The fact is, Gene Haas also understands Horner’s commentary about leasing the tunnel for business reasons but having such a facility, would he be willing to avoid using it for his new F1 program? That’s the question.

Horner admits that banning wind tunnels wouldn’t sit well with Red Bull but he also mentions a standardization of CFD. Ultimately Horner is advocating something we’ve all been discussing, the ability to control costs through regulations that are designed to be less appealing through diminished returns:

“You can’t dictate how much money a team has and where they choose to spend that money,” he said.

“But what you can do with the regulations is to make diminishing returns.

“So yes, you can have a nice motorhome and a nice pitwall and factory and all the rest – and pay your drivers a fortune.

“But if the regulations were in such a way, then it’s not necessarily going to buy you an advantage.”

I think this is the most logical first step in lowering costs in F1 if you consider that spending a fortune on one particular element isn’t going to gain seven tenths per lap. It’s interesting if you consider this concept in terms of drivers.

Alonso may be worth $40m per year but apparently Hulkenberg or Botta is not. Is there a diminished return on the driver salary scale just as there might be on CFD expenditures? Many would argue there is but I’m not quite as convinced these days and that, for me, could be part of F1’s problem—there is not enough in the hands of the driver to make an exceptional impact either way.

If an exceptional driver could deliver a team 3-tenths or more through sheer skill, then perhaps the paying driver scheme would be less desirable? Probably not but at least it’s a nice platitude to throw around.

Teams spend money on things that make the cars faster.
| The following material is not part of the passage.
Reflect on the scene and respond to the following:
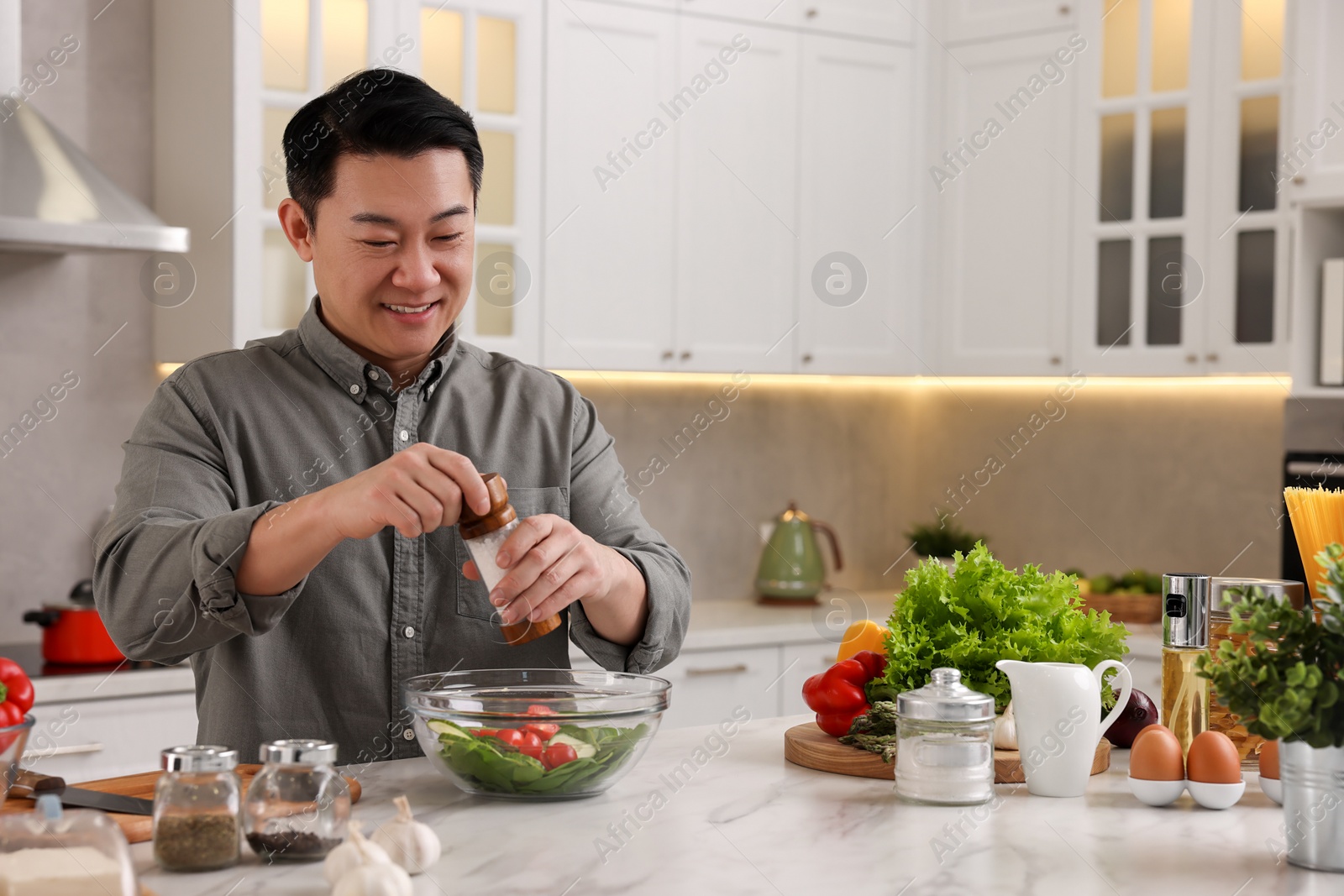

Wind tunnel, aero, brakes, CFD—the one of the only variables they have turned into a revenue stream are drivers and aren’t they one of the elements that should be making the car go faster? To turn the scenario, why not charge the CFD software developer $15m for using their product to design your cars? Why not have Brembo pay you $20m to get their brakes on the car? How about having Windshear pay your team $10m for the privilege of doing the aero test in their facility?

Now I’m sure some manufacturers may pay to have their products used in F1, nothing new here but if it is happening, it’s not reported as broadly as paying drivers. However, the crux on my post is this, is Horner right about regulating diminished returns? We’ve argued that for some time here at FBC but let us know what you think.